Mi abuelo, que se lo veía venir, matriculó a mi madre en Farmacia, que heredó el Imperio Olot.
‌El tío Paco, que lo único común que tiene es su nombre, me manda postales de cuando en cuando, desde lugares recónditos y cada dos o tres años aparece con historias, regalos  y una semana para dedicarnos. Los demás rezongan y yo dejo todo y me bebo su presencia. Es la libertad encarnada. Me lo sé de memoria. Y ese tío sonríe y ladea la cabeza cómo él.
Venga, voy. Joder, que vergüenza. ¿Qué le digo?: "¿No serás mi primo? " "¿Tú conoces a tú padre?"

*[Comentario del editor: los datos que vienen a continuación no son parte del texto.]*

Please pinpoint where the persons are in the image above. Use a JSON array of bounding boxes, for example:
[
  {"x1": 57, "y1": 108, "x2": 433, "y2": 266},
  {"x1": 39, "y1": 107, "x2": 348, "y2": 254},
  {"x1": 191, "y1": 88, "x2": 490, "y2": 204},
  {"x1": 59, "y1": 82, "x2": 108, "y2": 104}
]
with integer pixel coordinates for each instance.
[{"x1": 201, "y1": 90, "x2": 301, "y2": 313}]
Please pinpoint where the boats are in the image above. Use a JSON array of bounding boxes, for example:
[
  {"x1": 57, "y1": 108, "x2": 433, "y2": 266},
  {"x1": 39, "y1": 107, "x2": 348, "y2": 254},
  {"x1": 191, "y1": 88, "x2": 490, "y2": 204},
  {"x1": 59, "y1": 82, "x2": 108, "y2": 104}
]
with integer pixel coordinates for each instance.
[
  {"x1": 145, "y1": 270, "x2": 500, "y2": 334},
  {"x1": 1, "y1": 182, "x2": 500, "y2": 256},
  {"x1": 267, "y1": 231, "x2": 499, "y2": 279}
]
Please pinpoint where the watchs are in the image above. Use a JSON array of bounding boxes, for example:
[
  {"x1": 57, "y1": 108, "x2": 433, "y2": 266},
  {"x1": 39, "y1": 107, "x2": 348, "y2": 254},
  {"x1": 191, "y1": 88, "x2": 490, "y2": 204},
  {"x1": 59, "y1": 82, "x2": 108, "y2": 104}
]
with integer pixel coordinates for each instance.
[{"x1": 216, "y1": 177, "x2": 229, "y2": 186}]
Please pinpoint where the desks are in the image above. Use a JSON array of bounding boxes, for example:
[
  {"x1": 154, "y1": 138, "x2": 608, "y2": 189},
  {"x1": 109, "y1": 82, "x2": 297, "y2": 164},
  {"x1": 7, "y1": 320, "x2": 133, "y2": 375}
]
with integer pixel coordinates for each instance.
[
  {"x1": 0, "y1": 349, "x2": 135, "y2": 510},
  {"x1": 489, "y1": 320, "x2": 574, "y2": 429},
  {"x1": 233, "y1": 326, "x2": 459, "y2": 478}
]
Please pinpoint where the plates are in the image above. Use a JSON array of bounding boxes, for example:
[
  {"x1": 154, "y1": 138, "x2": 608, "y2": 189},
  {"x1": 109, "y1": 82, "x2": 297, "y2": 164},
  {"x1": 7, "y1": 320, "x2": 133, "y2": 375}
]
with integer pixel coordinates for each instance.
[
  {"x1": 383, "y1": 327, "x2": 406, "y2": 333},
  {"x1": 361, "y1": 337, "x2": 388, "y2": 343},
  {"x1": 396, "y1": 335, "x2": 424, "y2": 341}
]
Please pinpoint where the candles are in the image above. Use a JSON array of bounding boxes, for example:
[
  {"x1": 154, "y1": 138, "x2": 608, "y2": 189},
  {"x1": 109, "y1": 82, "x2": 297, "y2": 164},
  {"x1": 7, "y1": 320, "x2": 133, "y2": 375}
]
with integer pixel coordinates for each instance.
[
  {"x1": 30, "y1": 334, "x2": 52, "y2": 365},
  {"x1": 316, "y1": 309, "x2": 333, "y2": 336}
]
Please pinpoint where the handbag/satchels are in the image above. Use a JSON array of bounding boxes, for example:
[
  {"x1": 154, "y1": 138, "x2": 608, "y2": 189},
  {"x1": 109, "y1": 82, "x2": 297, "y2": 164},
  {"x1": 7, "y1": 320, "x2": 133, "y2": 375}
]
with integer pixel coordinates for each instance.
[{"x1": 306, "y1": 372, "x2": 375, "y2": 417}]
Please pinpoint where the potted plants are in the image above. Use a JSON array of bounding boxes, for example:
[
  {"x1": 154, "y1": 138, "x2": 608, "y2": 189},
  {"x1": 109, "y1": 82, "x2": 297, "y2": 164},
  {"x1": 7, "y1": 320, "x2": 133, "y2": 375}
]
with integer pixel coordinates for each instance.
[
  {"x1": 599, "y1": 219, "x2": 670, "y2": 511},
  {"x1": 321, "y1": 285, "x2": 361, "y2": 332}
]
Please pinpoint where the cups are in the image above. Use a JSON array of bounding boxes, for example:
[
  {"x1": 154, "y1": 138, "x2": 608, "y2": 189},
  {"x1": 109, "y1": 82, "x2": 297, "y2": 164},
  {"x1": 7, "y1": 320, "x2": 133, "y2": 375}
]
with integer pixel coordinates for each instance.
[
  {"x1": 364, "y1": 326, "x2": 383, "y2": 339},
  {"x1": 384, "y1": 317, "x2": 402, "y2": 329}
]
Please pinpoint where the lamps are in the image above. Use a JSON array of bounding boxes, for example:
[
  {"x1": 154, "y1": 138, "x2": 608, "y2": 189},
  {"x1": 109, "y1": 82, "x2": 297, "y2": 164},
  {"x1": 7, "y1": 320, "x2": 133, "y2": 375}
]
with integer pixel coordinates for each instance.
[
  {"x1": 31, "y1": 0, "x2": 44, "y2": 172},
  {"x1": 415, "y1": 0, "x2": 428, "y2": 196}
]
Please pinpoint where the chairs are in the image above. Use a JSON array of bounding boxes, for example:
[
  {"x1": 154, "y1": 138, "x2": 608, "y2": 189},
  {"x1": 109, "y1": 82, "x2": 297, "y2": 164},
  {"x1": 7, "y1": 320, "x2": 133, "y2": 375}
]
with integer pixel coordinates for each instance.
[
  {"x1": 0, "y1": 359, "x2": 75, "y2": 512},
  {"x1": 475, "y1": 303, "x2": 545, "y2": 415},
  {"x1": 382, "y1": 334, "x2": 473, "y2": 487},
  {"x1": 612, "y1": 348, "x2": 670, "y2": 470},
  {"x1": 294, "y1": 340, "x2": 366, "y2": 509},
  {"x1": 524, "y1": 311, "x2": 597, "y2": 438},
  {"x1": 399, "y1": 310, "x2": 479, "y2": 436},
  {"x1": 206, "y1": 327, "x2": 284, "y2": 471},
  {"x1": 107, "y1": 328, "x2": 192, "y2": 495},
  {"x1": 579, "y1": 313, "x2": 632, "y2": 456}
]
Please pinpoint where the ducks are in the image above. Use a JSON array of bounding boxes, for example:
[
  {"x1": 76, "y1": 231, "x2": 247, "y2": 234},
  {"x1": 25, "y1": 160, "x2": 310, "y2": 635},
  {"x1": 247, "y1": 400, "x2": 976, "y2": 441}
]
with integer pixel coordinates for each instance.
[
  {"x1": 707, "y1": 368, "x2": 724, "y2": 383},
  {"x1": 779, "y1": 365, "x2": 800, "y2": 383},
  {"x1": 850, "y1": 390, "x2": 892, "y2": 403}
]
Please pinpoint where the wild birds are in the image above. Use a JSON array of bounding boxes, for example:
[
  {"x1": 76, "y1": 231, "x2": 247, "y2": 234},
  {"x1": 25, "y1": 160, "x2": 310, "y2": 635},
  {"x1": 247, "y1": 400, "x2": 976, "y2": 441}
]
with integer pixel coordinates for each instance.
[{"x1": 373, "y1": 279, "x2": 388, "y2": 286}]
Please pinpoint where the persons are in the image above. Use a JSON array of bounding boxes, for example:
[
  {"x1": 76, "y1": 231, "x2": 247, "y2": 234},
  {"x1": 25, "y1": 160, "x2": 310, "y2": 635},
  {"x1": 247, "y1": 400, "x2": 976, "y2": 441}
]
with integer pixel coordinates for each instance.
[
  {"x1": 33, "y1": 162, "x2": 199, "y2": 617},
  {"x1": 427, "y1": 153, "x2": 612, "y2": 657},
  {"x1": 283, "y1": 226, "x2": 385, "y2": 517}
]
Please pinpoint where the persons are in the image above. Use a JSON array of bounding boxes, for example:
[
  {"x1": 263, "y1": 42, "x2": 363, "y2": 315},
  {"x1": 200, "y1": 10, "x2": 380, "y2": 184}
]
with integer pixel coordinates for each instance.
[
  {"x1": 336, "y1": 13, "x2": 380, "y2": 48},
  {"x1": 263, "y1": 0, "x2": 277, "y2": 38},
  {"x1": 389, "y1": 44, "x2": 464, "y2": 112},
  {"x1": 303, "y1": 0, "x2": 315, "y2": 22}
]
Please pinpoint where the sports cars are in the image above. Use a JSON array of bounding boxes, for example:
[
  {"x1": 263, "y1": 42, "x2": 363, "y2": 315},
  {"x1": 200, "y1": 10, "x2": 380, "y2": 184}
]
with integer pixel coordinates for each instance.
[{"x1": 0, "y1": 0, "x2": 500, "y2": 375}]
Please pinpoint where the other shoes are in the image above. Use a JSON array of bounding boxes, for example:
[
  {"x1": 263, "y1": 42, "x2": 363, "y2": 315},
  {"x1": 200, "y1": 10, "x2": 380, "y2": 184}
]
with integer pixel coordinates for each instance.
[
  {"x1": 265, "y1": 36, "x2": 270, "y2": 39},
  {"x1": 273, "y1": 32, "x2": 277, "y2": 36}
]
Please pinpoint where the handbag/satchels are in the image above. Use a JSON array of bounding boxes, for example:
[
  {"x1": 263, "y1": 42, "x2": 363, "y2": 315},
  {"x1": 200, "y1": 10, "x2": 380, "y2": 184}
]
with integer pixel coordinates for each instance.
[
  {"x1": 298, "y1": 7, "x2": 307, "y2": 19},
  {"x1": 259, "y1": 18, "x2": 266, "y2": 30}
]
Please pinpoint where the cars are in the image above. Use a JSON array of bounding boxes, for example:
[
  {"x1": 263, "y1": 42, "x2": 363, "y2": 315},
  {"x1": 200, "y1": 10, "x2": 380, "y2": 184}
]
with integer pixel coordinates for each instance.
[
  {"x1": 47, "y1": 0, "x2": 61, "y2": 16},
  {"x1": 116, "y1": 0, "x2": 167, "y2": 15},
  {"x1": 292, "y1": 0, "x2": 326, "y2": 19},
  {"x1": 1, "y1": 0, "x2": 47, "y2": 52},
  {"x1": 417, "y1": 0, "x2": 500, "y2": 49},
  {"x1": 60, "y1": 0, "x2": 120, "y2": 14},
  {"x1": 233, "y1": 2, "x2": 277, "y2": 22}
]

Dientes, muchos dientes, eso siempre funciona.
- Hola - abro fuego con mi mejor sonrisa - yo me llamo Laura, creo que nunca había coincidido contigo por aquí.
- Hola, Laura, encantado, yo me llamó Diego - dice mi tío, desde el interior de un desconocido, con acento uruguayo - Estoy pasando unos días, vine con mi madre a resolver temas de herencia con sus hermanos, que ellos son de acá.
- ¿Un café? - le ofrezco - Seguro que conozco a tus tíos, mi familia tiene una farmacia muy antigua aquí.
- En serio? - se sorprende - ¿Sabés que mi madre cuenta que yo fui concebido encima de un mostrador de farmacia? Yo creo que lo dice por darle un toque exótico a haberme criado ella sola...
-Bingo - pienso - mi tío mancillando el mármol pulido de la intachable Farmacia Olot, muy propio de él.
Toda novedad es bienvenida, aquí donde el tiempo se detiene. Lo pasaremos bien, mi primo Diego y yo.
Hacer paquetitos toda mi vida y decirle a la gente "que se mejore" y "cuídese" tampoco es para mí. Tengo que escapar de aquí, como sea.